"""

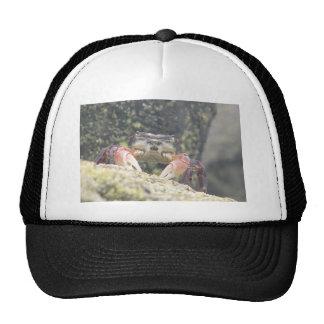 Hermit Crab Mesh Hats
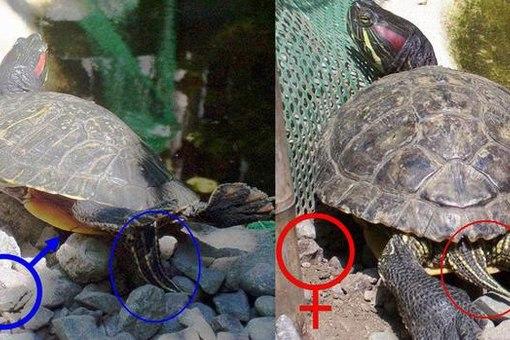 Красноухая черепаха пускает
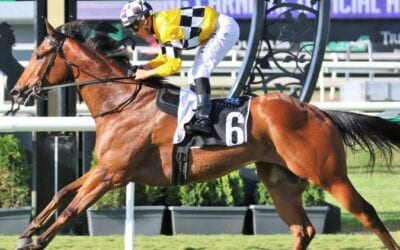 23/11/19 – Saturday Horse Racing Tips for Doomben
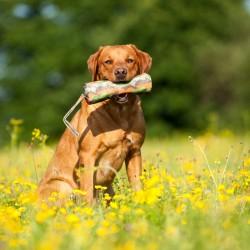 Major Dog - Gioco Food Dummy SMALL
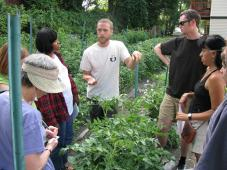 Latest Photo by Victory Programs' ReVision Urban Farm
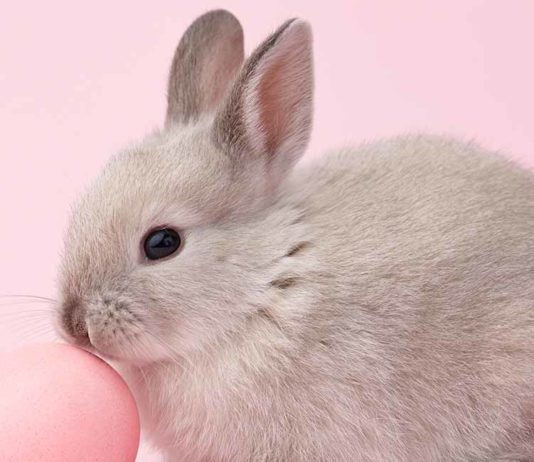 Bunny Names - All The Best Rabbit Names In One Place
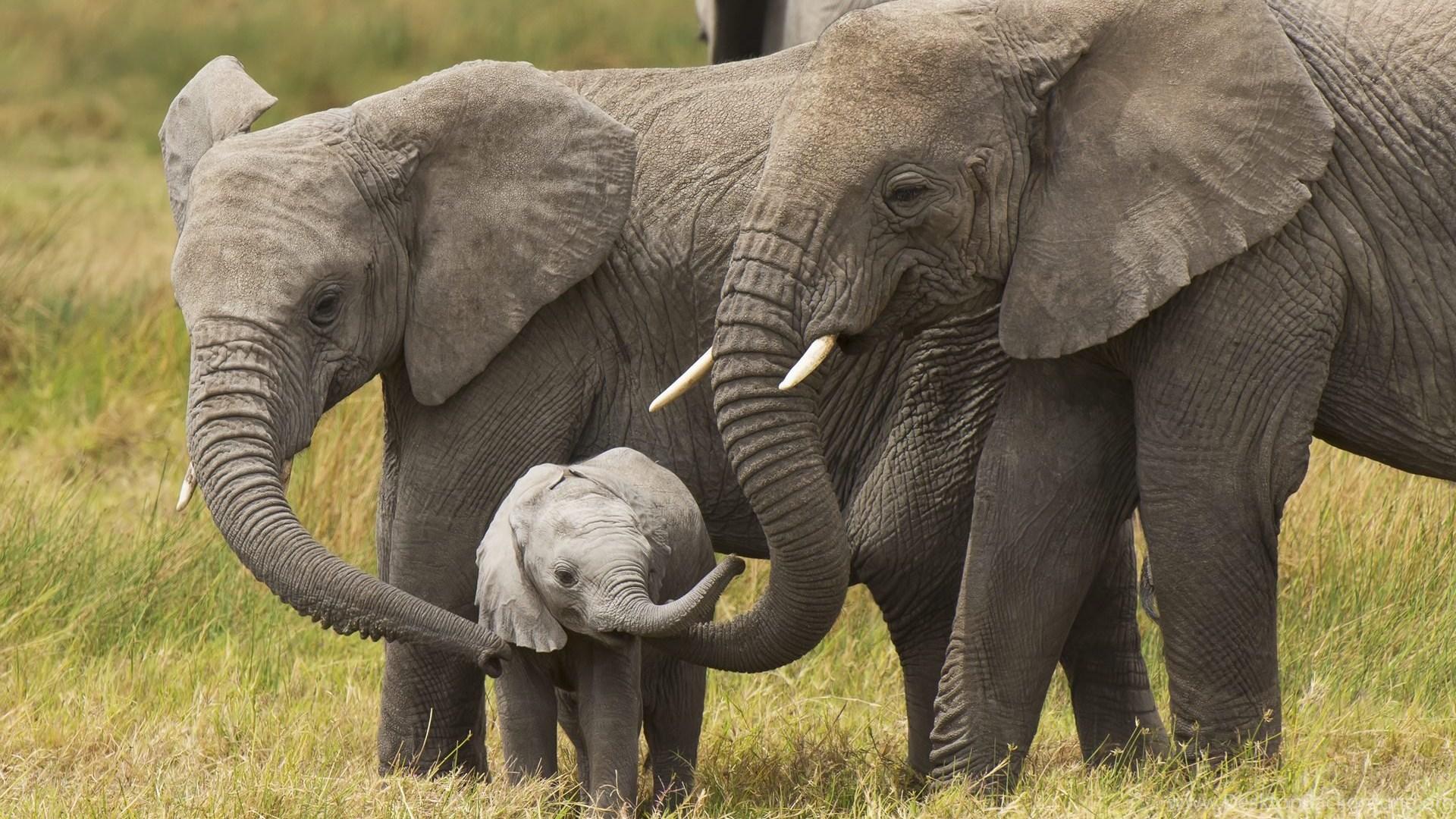 Elephants With Cute Little Baby Elephant HD Wallpapers ...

"""

Exercise: Leaving out every picture, extract verbatim the lines from the one containing "Latest Photo by" through the last line of the listing, inclusive.

Solution for this problem:
 Latest Photo by Victory Programs' ReVision Urban Farm
 Bunny Names - All The Best Rabbit Names In One Place
 Elephants With Cute Little Baby Elephant HD Wallpapers ...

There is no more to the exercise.